───── INFORMATION SHOWN ─────

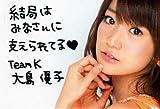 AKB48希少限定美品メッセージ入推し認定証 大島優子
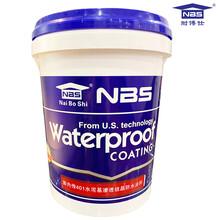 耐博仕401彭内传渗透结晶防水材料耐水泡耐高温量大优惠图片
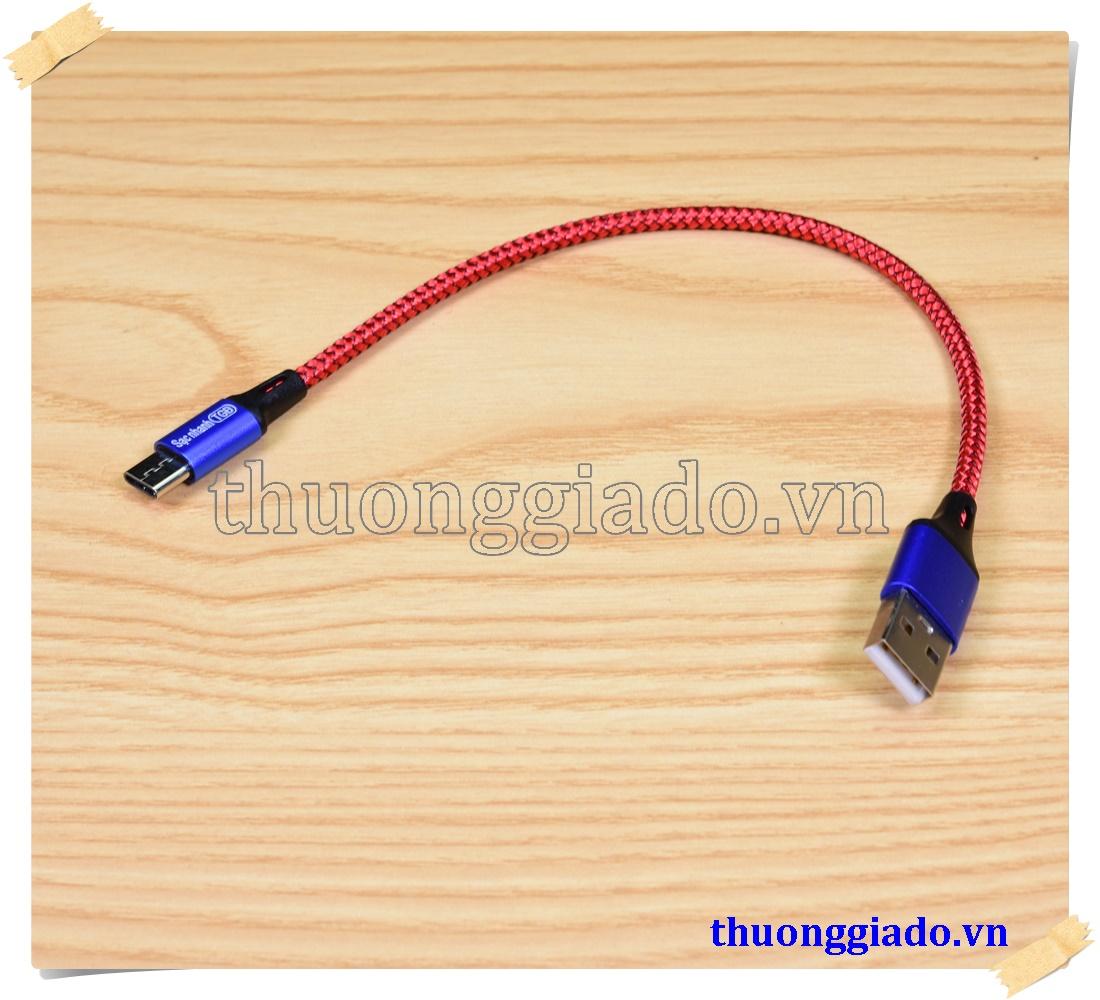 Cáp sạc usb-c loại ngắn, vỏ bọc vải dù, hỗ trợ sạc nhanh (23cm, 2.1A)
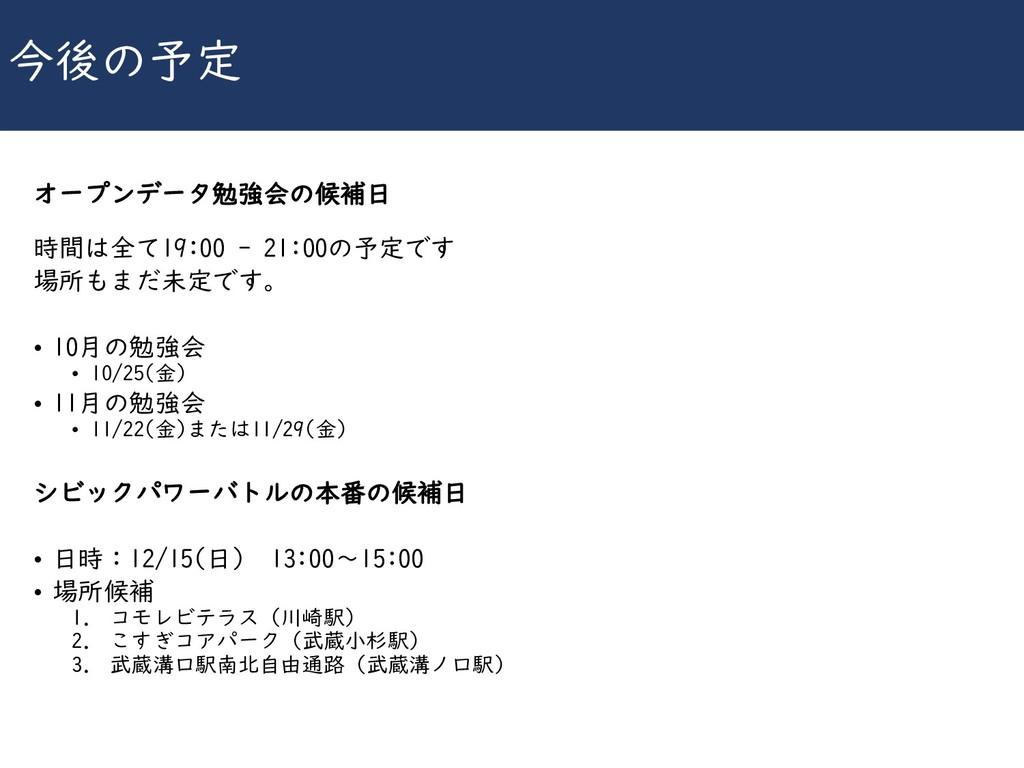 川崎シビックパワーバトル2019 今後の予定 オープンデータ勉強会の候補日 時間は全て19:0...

─────

**EXERCISE GOAL**. A word-for-word restatement of all the lines above is needed, with the pictures omitted.

**WRITTEN ANSWER**.
 AKB48希少限定美品メッセージ入推し認定証 大島優子
 耐博仕401彭内传渗透结晶防水材料耐水泡耐高温量大优惠图片
 Cáp sạc usb-c loại ngắn, vỏ bọc vải dù, hỗ trợ sạc nhanh (23cm, 2.1A)
 川崎シビックパワーバトル2019 今後の予定 オープンデータ勉強会の候補日 時間は全て19:0...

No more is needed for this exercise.